A simple and well designed structure is essential for any machine learning project, project template that combines simplicity, best practice for CODE structure and good CODE design. The main idea is that there's much same stuff you do every time when you start our machine learning project, so wrapping all this shared stuff will help you to change just the core idea every time you start our machine learning project.
So, here’s a simple readme template that help you get into our project faster and just focus on your notice and explainations, etc)
In order to decrease repeated code shunks, increase the time that can read the code in, flexibility an reusability we used a functional programming structure that focused on split all problems in our project in functions and use that functions many times in many places in the code without repeating the code.
In this project, we selected some books from the Gutenburg library from different categories and then select random paragraphs from them and labeled these paragraphs by the book name for ground truth. After creating the dataset we used many transformation algorithms to embed the text to numbers for the modeling processes like (Word Embedding,LDA, TF_IDF, BOW, Cohernce)
After this, we tried many clustering algorithms like(K-means, Expected-maximization(EM), and Hierarchical) and chose the champion one which achieved the kappa and silhouette score.
Recommended using GPU to compile the code much faster.
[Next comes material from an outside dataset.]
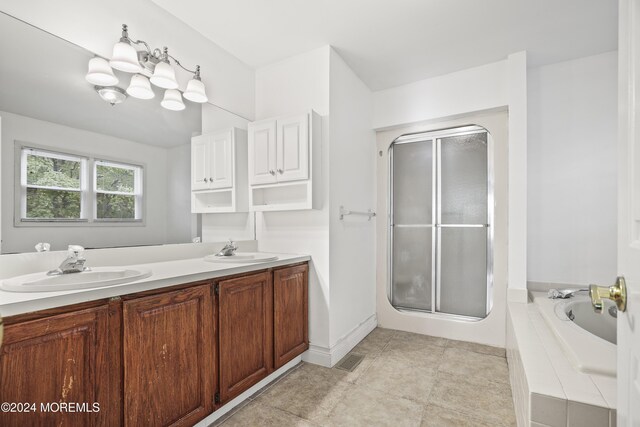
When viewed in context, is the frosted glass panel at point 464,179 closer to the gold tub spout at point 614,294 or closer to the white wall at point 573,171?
the white wall at point 573,171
But it works well for CPU too.
- GPU takes around 40 min, while CPU may take hours.
- numpy (The fundamental package for scientific computing with Python)
- pandas (pandas is a fast, powerful, flexible and easy to use open source data analysis and manipulation tool, built on top of the Python programming language.)
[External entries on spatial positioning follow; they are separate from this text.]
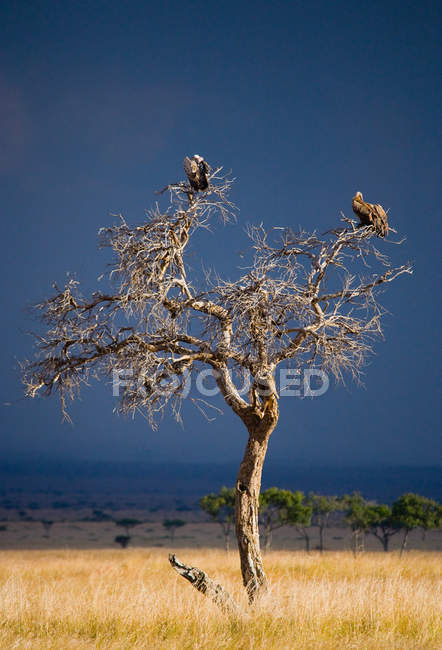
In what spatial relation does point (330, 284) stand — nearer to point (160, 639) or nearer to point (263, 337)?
point (263, 337)

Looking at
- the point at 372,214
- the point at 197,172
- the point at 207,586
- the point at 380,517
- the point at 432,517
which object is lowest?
the point at 380,517

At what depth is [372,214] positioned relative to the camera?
10.4 meters

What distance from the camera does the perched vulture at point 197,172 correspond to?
32.6 feet

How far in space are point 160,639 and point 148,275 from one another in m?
5.24

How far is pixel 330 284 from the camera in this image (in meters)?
10.9

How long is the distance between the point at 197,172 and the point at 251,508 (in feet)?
17.7

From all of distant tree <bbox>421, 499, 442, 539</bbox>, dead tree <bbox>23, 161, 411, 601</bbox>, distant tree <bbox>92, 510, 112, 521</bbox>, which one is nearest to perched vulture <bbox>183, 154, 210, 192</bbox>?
dead tree <bbox>23, 161, 411, 601</bbox>

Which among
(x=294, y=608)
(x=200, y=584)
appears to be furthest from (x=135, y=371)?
(x=294, y=608)

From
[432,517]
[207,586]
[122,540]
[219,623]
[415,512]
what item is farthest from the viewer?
[122,540]

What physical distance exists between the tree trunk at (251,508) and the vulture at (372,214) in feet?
11.1

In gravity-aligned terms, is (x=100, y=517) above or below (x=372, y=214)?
below

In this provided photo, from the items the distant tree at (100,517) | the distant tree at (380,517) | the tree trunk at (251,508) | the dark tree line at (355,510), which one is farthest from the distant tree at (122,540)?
the tree trunk at (251,508)

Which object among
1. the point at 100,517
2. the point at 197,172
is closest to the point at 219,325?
the point at 197,172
- Pytorch-Transformers (High-level library to help with text augmentation using deep learning in PyTorch)
- sklearn (TMachine Learning and Data Analysis Library in Python)
- nltk (The fundamental package for Natural Language Procesing with Python)
- matplotlib (Matplotlib is a comprehensive library for creating static, animated, and interactive visualizations in Python)
- seaborn (Seaborn is a Python data visualization library based on matplotlib. It provides a high-level interface for drawing attractive and informative statistical graphics.)
- gensim (library for training of vector embeddings, topic modelling, document indexing and similarity retrieval with large corpora – Python or otherwise.)
- pyldavis (pyLDAvis is designed to help users interpret the topics in a topic model that has been fit to a corpus of text data. The package extracts information from a fitted LDA topic model to inform an interactive web-based visualization.)
- yellowbrick (Yellowbrick: Machine Learning Visualization.)
- wordcloud (A little word cloud generator in Python)
- spacy (spaCy is a free open-source library for Natural Language Processing in Python.)
- Upload the ipynb code file into "Google Colab" or Anaconda "Jupyter Notebook"
- Press "Run All" in the control panel or "Restart Kernel and Run All" to run all code
- In case of run each code cell alone, press the run button that appear at each code cell tents
Any kind of enhancement or contribution is welcomed.